### To-do list
(a) According to the NanoVNA driver package metadata, which license does the package use?
(b) Write the next part of the NanoVNA driver package metadata, picking up after its final line.

### Document extract
Metadata-Version: 2.4
Name: rf-bench-drivers-nanovna
Version: 0.1.0
Summary: NanoVNA / NanoVNA-H / NanoVNA-H4 driver for Python bench automation — ASCII shell over USB CDC
Author-email: Jeff Francis <gjfrancis@protonmail.com>
License: GPL-3.0-or-later
Project-URL: Homepage, https://github.com/jfrancis42/rf-bench
Project-URL: Repository, https://github.com/jfrancis42/rf-bench
Keywords: nanovna,vna,vector-network-analyzer,rf,s-parameters,antenna-analyzer,bench-automation,amateur-radio,test-equipment
Classifier: Development Status :: 3 - Alpha
Classifier: Intended Audience :: Science/Research
Classifier: License :: OSI Approved :: GNU General Public License v3 or later (GPLv3+)

### Given entries
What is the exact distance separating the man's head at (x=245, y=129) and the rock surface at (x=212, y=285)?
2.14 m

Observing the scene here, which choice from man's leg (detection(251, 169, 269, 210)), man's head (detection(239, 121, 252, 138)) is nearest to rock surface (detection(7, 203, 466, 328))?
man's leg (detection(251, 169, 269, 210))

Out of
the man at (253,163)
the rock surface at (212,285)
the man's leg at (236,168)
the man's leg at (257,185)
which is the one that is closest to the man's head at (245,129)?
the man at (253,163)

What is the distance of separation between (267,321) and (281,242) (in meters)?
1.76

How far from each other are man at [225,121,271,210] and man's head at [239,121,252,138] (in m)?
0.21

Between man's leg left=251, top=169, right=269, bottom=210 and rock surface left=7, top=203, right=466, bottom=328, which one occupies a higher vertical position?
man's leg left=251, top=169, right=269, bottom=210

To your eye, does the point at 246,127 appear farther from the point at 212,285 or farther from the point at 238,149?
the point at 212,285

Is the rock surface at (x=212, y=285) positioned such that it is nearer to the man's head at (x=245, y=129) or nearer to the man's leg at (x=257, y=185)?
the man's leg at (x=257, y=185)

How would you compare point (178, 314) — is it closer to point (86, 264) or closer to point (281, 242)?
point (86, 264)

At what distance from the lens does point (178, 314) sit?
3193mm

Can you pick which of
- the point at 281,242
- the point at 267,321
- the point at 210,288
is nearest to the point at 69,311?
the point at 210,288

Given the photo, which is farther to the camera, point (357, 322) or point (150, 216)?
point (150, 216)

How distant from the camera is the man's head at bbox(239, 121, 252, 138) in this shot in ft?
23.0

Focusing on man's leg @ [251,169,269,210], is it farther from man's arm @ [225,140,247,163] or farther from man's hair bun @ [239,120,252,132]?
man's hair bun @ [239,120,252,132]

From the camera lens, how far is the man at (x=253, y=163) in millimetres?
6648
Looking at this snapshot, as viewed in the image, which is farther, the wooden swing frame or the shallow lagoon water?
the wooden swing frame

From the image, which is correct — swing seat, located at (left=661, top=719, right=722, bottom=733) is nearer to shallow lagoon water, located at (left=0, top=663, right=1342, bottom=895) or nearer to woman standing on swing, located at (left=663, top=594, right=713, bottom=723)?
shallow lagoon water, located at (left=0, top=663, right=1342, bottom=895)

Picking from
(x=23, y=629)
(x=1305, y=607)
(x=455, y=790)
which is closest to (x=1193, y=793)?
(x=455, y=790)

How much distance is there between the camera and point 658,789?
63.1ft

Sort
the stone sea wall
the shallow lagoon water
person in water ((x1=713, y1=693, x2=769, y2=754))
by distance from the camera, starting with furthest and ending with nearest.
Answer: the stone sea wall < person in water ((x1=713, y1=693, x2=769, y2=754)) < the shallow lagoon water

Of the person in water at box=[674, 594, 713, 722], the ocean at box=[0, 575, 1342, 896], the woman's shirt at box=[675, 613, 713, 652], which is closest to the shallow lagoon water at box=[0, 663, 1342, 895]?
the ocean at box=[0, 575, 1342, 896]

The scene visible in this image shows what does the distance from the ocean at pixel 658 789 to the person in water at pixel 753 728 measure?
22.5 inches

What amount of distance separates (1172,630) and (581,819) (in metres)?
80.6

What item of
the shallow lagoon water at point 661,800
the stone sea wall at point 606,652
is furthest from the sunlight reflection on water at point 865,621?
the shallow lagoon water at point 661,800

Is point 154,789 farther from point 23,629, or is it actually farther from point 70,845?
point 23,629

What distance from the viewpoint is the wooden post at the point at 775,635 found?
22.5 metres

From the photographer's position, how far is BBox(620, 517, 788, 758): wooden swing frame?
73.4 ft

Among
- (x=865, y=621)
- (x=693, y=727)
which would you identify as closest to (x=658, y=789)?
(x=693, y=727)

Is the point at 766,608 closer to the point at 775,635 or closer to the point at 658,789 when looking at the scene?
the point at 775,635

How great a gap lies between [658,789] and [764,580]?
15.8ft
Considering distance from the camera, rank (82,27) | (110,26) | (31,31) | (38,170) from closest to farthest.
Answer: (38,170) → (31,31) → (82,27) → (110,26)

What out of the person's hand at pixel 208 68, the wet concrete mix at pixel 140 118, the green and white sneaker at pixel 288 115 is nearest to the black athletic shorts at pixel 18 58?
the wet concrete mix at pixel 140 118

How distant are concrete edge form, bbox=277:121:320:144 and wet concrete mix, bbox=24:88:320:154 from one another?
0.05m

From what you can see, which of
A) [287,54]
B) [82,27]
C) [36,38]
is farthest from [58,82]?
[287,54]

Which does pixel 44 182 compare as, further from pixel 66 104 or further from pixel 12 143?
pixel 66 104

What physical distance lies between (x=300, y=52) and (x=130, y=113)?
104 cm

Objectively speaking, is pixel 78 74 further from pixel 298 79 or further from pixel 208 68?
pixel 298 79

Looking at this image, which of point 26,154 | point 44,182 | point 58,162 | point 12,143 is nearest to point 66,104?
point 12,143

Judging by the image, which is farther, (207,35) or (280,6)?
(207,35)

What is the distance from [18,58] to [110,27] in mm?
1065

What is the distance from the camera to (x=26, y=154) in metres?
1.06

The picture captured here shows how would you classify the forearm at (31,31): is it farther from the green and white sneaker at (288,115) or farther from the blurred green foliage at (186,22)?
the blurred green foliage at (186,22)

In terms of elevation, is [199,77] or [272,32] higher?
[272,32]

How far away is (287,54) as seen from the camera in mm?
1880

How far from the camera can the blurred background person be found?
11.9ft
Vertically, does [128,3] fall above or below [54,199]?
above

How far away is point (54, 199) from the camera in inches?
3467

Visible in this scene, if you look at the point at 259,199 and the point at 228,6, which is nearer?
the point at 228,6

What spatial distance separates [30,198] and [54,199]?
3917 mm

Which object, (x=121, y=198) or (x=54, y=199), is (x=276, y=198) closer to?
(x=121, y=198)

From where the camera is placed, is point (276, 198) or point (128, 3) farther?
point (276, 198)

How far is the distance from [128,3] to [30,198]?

### Answers by task
(a) GPL-3.0-or-later

(b)
Classifier: Programming Language :: Python :: 3.9
Classifier: Programming Language :: Python :: 3.10
Classifier: Programming Language :: Python :: 3.11
Classifier: Programming Language :: Python :: 3.12
Classifier: Topic :: Scientific/Engineering
Classifier: Topic :: System :: Hardware :: Hardware Drivers
Requires-Python: >=3.9
Description-Content-Type: text/markdown
License-File: LICENSE
Requires-Dist: numpy>=1.20
Requires-Dist: pyserial>=3.5
Dynamic: license-file

# rf-bench-drivers-nanovna

Python driver for the **NanoVNA** family of low-cost vector network
analyzers — the original edy555 NanoVNA, hugen79 NanoVNA-H / NanoVNA-H4,
DiSlord NanoVNA-H4 builds, and the Deepelec **NanoVNA-F** (verified
2026-06-30 against an F-series HW2.3/HW3.1 running firmware 0.2.1).

Speaks the ASCII shell protocol over the on-board USB CDC serial port (no
NanoVNA-Saver / nanovna-python dependency). Returns numpy arrays.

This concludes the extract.